I sent an e-mail to Matt Hart, white-collar crime director in U.S. Attorney's office in Birmingham. No reply. So I called one day and managed to catch Hart on the telephone. He blew me off. Said he "kicks" cases all the time, and he was "kicking" mine. Funny he would "kick" it when I wasn't even aware he had looked at it yet.

Finally, I sent a snail-mail letter to Alice Martin, Hart's boss, copying Carmen Adams, head of Birmingham's FBI office. The letter included numerous citations to applicable law and should have given a reader the idea that I had some notion of what I was talking about.

Martin apparently thought it would be bad form to ignore this, so she sent me a somewhat snide letter, saying she and her kick-ass staff were well aware of the law. What they needed were detailed allegations about wrongdoing. If I sent her that, she definitely would refer my information to the appropriate investigative agency.

My guess is that Martin thought she would never hear from me again. She was wrong. I sent her a lengthy missive with all kinds of details about the wrongdoing I had witnessed. Evidently this was unsettling to Queen Alice because months went by, and I never heard from her. Remember, she had promised to refer this to the appropriate investigative agency.

I wasn't sure what the queen's e-mail address was, and nobody seemed anxious to supply it. So I took a stab at it and asked where's the reply to my letter--and the promised referral. Evidently I guessed right because Queen Alice responded to my e-mail. And she didn't seem particularly happy that I had tracked her down.

The queen and I had quite an e-mail tussle, an exchange that Legal Schnauzer readers will get to enjoy in its entirety quite soon. But here's the gist: Queen Alice said she had referred my allegations to the U.S. Postal Inspection Service, evidently thinking that would mollify me.

But yours truly checked the postal inspection service Web site and found that it doesn't even have jurisdiction to investigate a public corruption case under 18 U.S. Code 1346. The service focuses on consumer cases, mostly involving elderly folks.

When I informed the queen that she had sent my complaint to the wrong agency, she was not pleased. When I informed her that the FBI clearly was the correct agency and asked why it had not been sent there, she was even less happy.

You can send it to the FBI yourself, she said. Hey wait, I said, you promised that YOU would refer it to the appropriate agency. You haven't done that.

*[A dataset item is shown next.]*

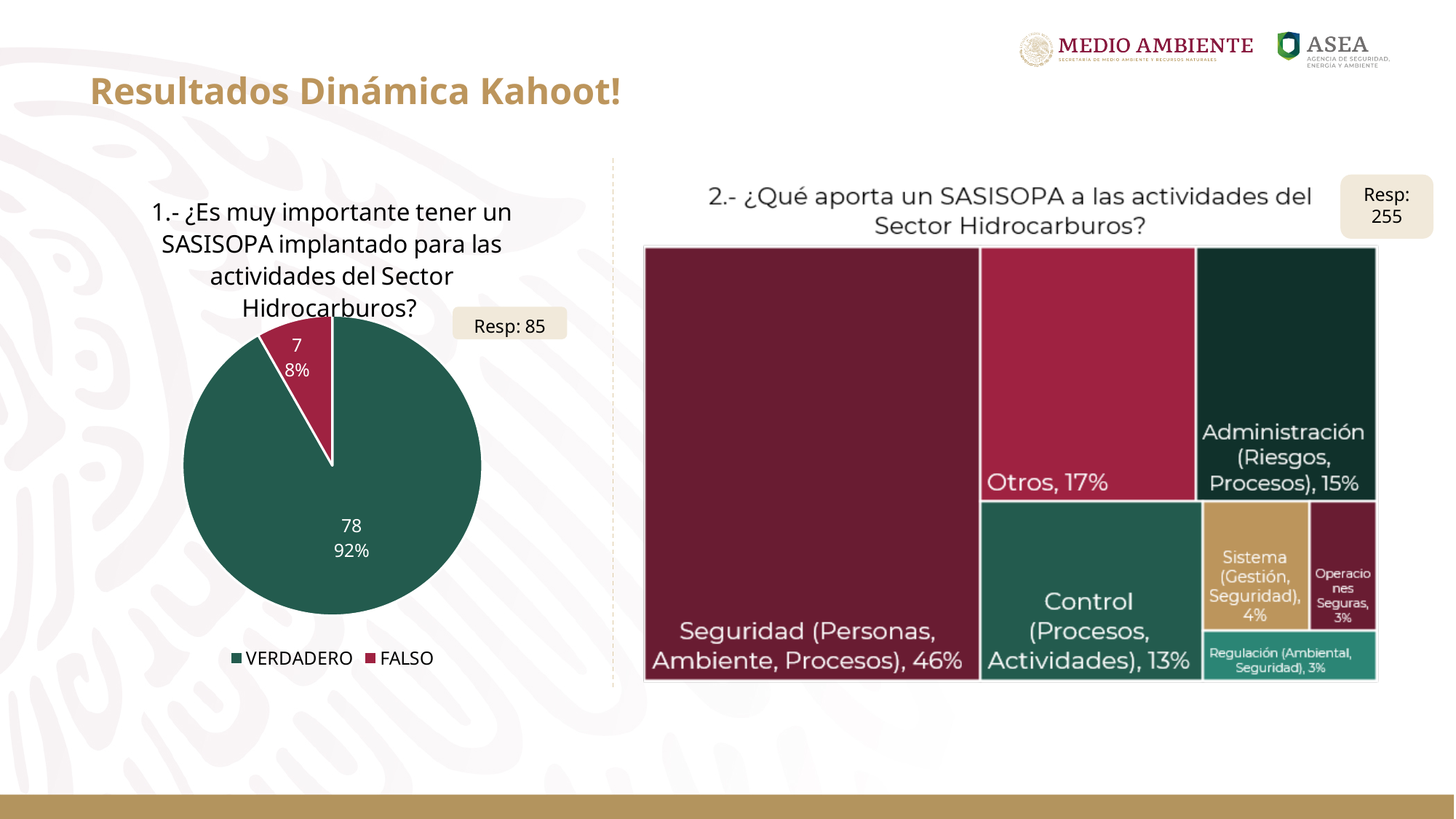
On the right treemap chart, what is the difference in percentage between Administración (Riesgos, Procesos) and Control (Procesos, Actividades)? 2% On the left pie chart, how many responses were VERDADERO? 78 What kind of chart is the chart on the left of the slide? Pie chart What is the number of responses (Resp) shown next to the right treemap chart? 255 On the right treemap chart, what percentage is shown for Otros? 17% On the left pie chart, what percentage of responses were FALSO? 8% On the left pie chart, what is the difference between the VERDADERO and FALSO counts? 71 How many entries does the legend of the left pie chart list? 2 How many categories are shown on the right treemap chart? 7 On the left pie chart, which category has the larger slice, VERDADERO or FALSO? VERDADERO On the right treemap chart, which category has the highest percentage? Seguridad (Personas, Ambiente, Procesos) On the left pie chart, what share of the pie does VERDADERO represent? 92%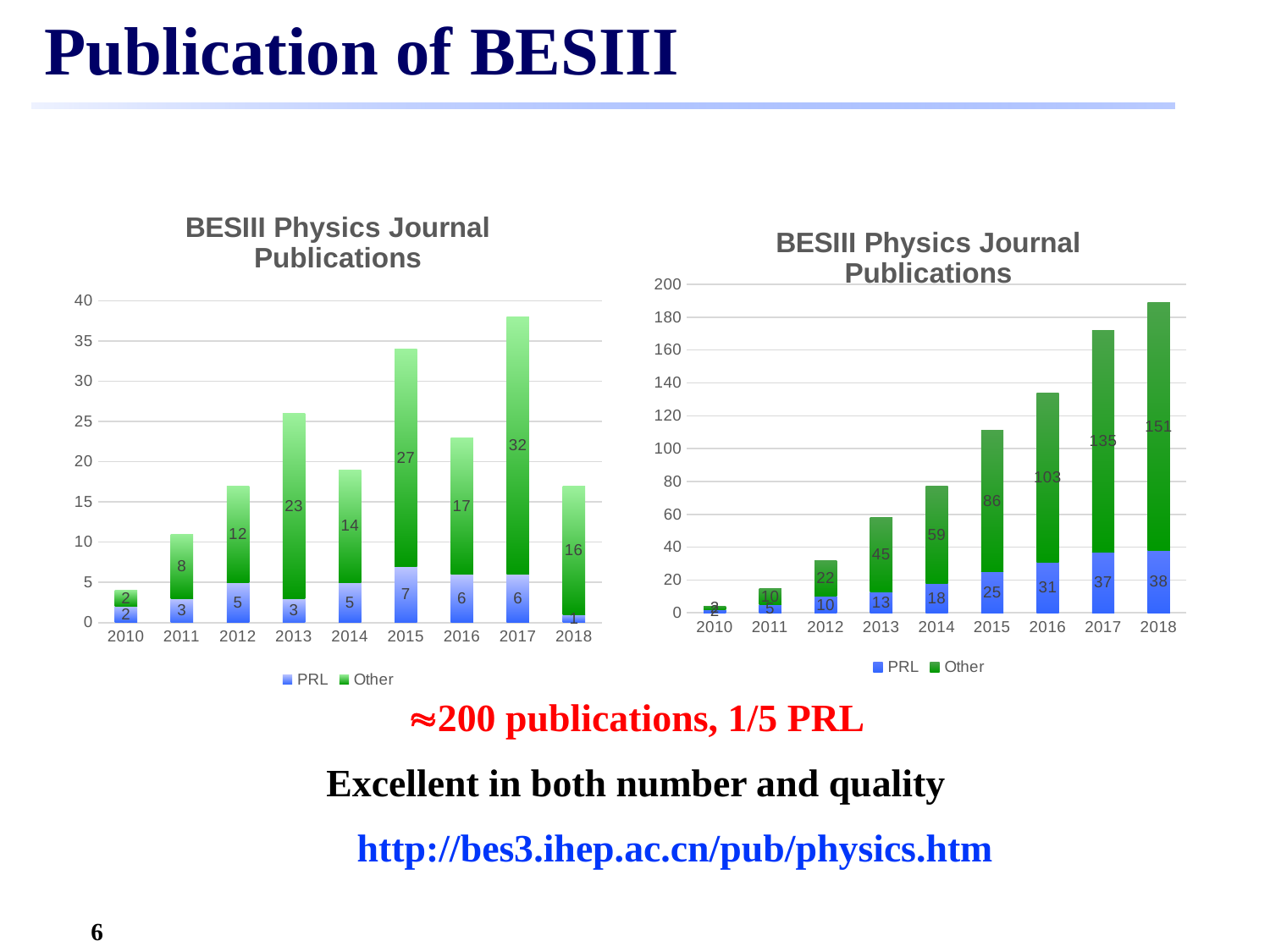
In the right chart, is the total stacked bar for 2018 greater or less than 180? greater In the left chart, what is the Other value for 2017? 32 In the left chart, what is the total of the stacked bar for 2015? 34 How many series does the legend of the right chart list? 2 In the left chart, is the Other value for 2013 larger than the Other value for 2014? Yes In the right chart, what is the PRL value for 2016? 31 In the right chart, what is the difference between the Other values for 2018 and 2017? 16 In the right chart, what is the Other value for 2018? 151 In the right chart, which year has the lowest PRL value? 2010 In the left chart, which year has the highest Other value? 2017 What kind of chart is the left chart? Stacked bar chart In the left chart, what is the PRL value for 2015? 7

The Queen informed me that my complaint would stay with the postal inspection service until:

(A) They decided it should go to the FBI;

(B) Brittney Spears is named Parent of the Year;

(C) Conway Twitty has a No. 1 record on the rap charts;

(D) Idaho State wins the Rose Bowl;

(E) The earth quits spinning on its axis;

(F) Whichever of the above comes first.

What about the promise you made to me, a taxpayer, in writing? The Queen was too busy, suddenly, to answer that question.

So what was I left to believe? That Democratic judges in Mississippi can rule according to the law and get on a fast track to federal prison. That Republican judges can torture and brutalize the law at will and go merrily on their way.

A double standard? Selective prosecution? Hey, that's what Congress is looking into.

And that's why the Paul Minor case matters, no matter where you live.